▶ **Extrait de page**
------

La prudence « engendre » la vertu morale : ce n’est pas une allégorie - Fausses interprétations contemporaines – La « quasi-suppression du Traité sur la Prudence » - La première vertu cardinale comme cause, « mesure », matrice - La vérité signifie : le réel se manifeste.

 

Aucune assertion de la doctrine chrétienne classique de la vie ne sonne à l’oreille de l’homme contemporain, y compris à celle du chrétien, de façon si peu familière, et même si étrange et déconcertante que celle-ci : la vertu de prudence est la « génitrice » et la matrice de toutes les autres vertus cardinales, de la justice, de la force, et de la tempérance ; donc, seul celui qui est prudent peut aussi être juste, fort et tempérant ; et l’homme bon est bon, en vertu de sa prudence.

Ce sentiment déconcertant serait encore plus fort si nous prenions cette assertion avec tout le sérieux qu'elle implique. Mais il nous est devenu courant de tenir de telles hiérarchies parmi les grandeurs spirituelles et morales, et en tout premier lieu parmi les «vertus», pour quelque chose d’allégorique, ou en tout cas d’assez oiseux au fond. Cela nous indiffère complètement de savoir laquelle des quatre vertus cardinales a bien pu obtenir le « premier prix » dans telle compétition organisée par des théologiens scolastiques.

 Certes, mais les choses sont telles que c’est sur cette prééminence de la prudence sur les autres vertus que repose, ni plus ni moins, que toute la structure ordonnatrice de l’image de l’homme de l’Occident chrétien. Dans l’affirmation de la prééminence de la prudence se reflète, comme dans aucune autre affirmation de l'éthique sans doute, la structure interne de toute la métaphysique occidentale chrétienne: à savoir, que l’être est antérieur au vrai, et le vrai antérieur au bien. Et même, c’est un dernier reflet du mystère le plus central de la théologie chrétienne qui y brille encore: que le Père est l'origine engendrant le Verbe Éternel, et que l’Esprit-Saint procède du Père et du Verbe.

C’est pourquoi le sentiment déconcertant qui saisit l’homme contemporain face à cette affirmation de la prééminence de la prudence, est plus révélateur qu’il n’y paraît. Il est fort possible que s’y exprime une aliénation objective plus profonde : le détachement du caractère obligatoire de l’image de l’homme de l’Occident chrétien, et le commencement d'un manque de compréhension pour les bases de la doctrine chrétienne quant à la constitution fondamentale du réel en général.

------

▶ **Données enregistrées**
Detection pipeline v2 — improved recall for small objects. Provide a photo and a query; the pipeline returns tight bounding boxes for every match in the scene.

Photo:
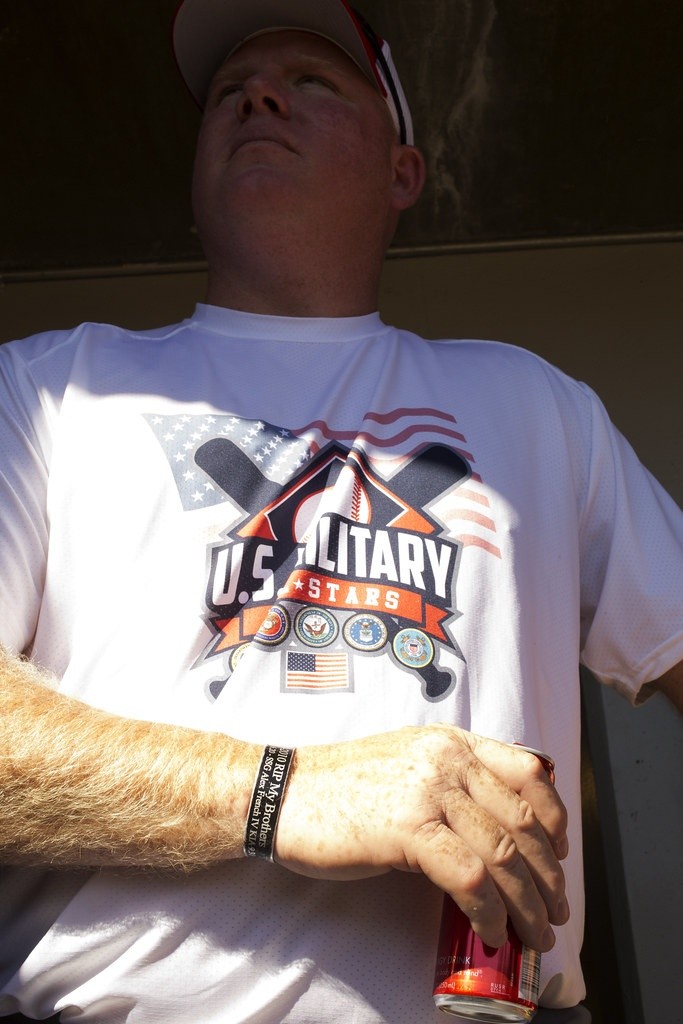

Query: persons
[0,0,683,1024]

------

▶ **Exercices à faire**
1. Selon l'extrait sur la prudence, de quelles vertus cardinales la prudence est-elle la « génitrice » et la matrice ?
2. Prolongez l'extrait sur la prudence à partir de l'endroit où il s'arrête.
Le matériel n'a aucun rôle à jouer ici.

▶ **Les réponses**
1. De la justice, de la force et de la tempérance.

2.
Quant à la façon de parler et de penser actuelle, la prudence semble moins signifier une condition préalable du bien que plutôt une façon de l’éviter. Le bien relève de la prudence : cette phrase nous paraît presque absurde. Ou alors nous la comprenons à tort comme la formule d’une éthique utilitariste à peine déguisée. Car la prudence nous semble être, quant à son concept, plus apparentée au bien simplement utile, au bonum utile, qu’au bonum honestum, au bien noble. Dans la représentation devenue courante de la prudence – comme aussi d’ailleurs pour prudence en français et en anglais - pointe la signification d’une auto-conservation anxieuse et réfléchie et d’une inquiétude pour soi-même non dénuée d’égoïsme. Mais ces deux choses ne conviennent pas au bien noble : les deux lui sont inadéquates.

C’est pourquoi il nous est difficile de comprendre que la justice, la deuxième vertu cardinale, et tout ce qu’elle implique, doive être fondée sur la prudence. Et même, prudence et courage sont devenus pour la conscience commune des concepts presque inconciliables : est « prudent », celui qui sait ne pas se mettre dans la délicate situation de devoir faire preuve de courage ; c’est à la prudence qu’en appelle le « tacticien raffiné », qui sait se soustraire à l’engagement de la personne. Quant à la relation entre la prudence et la quatrième vertu cardinale, la tempérance, la pensée contemporaine semble certes la comprendre en général déjà de façon plus exacte ; cependant, ici aussi se révèle, à y regarder de plus près, l’absence d’une authentique et pleine correspondance aux grands archétypes de ces deux vertus. Car discipliner l’appétit de jouissance sensible n’a pas pour but de conduire à la tranquille quiétude du petit bourgeois. Mais que ce soit bien là l’idée cachée dans l’expression courante de « prudente » modération, se révèle dans l’assurance bornée avec laquelle on déprécie, comme autant d'excès imprudents », la noble audace d’une vie vouée à la virginité et la dure rigueur d’un véritable jeûne - de la même façon d’ailleurs, et pas moins, que l’on déprécie la colère agressive du courage.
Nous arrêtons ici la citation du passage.